Hard to believe, but TV/radio only ranks third on Dutton’s Hit Parade of fields with the highest attraction for psychopaths. CEOs are No. 1—big surprise—followed by lawyers. The remainder of the Top 10: salespeople, surgeons, journalists (ouch), cops, clergy, chefs and civil servants.

In terms of self-interest—is there any other kind?—several observations. First, journalists and TV/radio are listed as separate categories, which underscores the disdain with which we “real” journalists hold our better-paid brethren. Second, TV/radio is sexier to psychopaths than is real journalism, which proves my previous point. Bottom line: TV/radio folk are crazier than traditional wordsmiths.

Most of the Top 10 professions involve power and control. (Surgeons, chefs, and lawyers use sharp knives, for example. Civil servants and salespeople use inattention and rudeness.) Many also require an emotional detachment in order to make objective decisions, sometimes in life-and-death situations. All of this is catnip to psychopaths, Dutton says.

While psychopaths may thrive in these occupations, it’s easy to see why their presence might induce anxiety in some non-believers. Imagine you’re in the operating room, about to go under, when you notice your surgeon is wearing a button that says: “I’m a Proud Psychopath.”

If that image gave you pause, Dutton also came up with a list of professions that are least likely to attract psychopaths. From the top, they are: health-care aides, nurses, therapists, craftspeople, beauticians, charity workers, teachers, artists, doctors and accountants.

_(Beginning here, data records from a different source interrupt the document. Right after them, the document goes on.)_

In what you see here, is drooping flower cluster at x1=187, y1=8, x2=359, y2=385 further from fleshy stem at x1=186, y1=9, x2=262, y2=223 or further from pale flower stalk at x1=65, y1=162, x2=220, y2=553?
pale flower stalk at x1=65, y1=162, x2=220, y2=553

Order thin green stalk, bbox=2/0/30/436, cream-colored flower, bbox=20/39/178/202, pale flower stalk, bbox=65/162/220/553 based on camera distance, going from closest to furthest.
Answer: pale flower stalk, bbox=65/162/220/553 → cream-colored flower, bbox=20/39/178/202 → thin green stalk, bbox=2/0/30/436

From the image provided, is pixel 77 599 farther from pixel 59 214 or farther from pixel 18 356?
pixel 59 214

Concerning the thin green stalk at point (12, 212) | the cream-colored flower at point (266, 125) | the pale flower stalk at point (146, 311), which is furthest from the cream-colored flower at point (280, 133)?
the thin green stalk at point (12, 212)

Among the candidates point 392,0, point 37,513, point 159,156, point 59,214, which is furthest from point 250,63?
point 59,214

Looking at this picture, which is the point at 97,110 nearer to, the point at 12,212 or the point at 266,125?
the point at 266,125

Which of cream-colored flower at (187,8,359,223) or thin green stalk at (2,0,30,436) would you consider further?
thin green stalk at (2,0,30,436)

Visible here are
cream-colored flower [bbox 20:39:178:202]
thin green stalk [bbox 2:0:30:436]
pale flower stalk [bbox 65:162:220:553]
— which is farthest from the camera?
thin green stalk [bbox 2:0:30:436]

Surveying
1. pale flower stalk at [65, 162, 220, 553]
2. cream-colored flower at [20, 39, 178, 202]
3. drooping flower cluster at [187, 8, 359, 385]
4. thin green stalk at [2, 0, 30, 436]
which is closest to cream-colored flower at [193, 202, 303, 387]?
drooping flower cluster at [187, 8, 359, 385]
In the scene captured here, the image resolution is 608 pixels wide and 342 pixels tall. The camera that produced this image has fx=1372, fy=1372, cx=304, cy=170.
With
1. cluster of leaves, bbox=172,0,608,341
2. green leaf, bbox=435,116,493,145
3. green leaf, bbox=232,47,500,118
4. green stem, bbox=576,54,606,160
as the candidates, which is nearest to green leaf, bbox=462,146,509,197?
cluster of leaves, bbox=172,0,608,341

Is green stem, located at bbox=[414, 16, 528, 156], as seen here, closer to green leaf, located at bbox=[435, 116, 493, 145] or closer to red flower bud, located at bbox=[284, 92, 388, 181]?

Most of these fields would be Kryptonite to psychopaths, in Dutton’s worldview. They deal with emotions and human connection, and they don’t involve power lunches. (Except accountants at tax time, maybe.) Psychopaths would not be very good at them, anyway.

In the final analysis, what is the moral of this story?

Not all psychopaths are created equal. Don’t judge a psychopath by his cover. Take a psychopath to lunch today, especially if he’s on TV.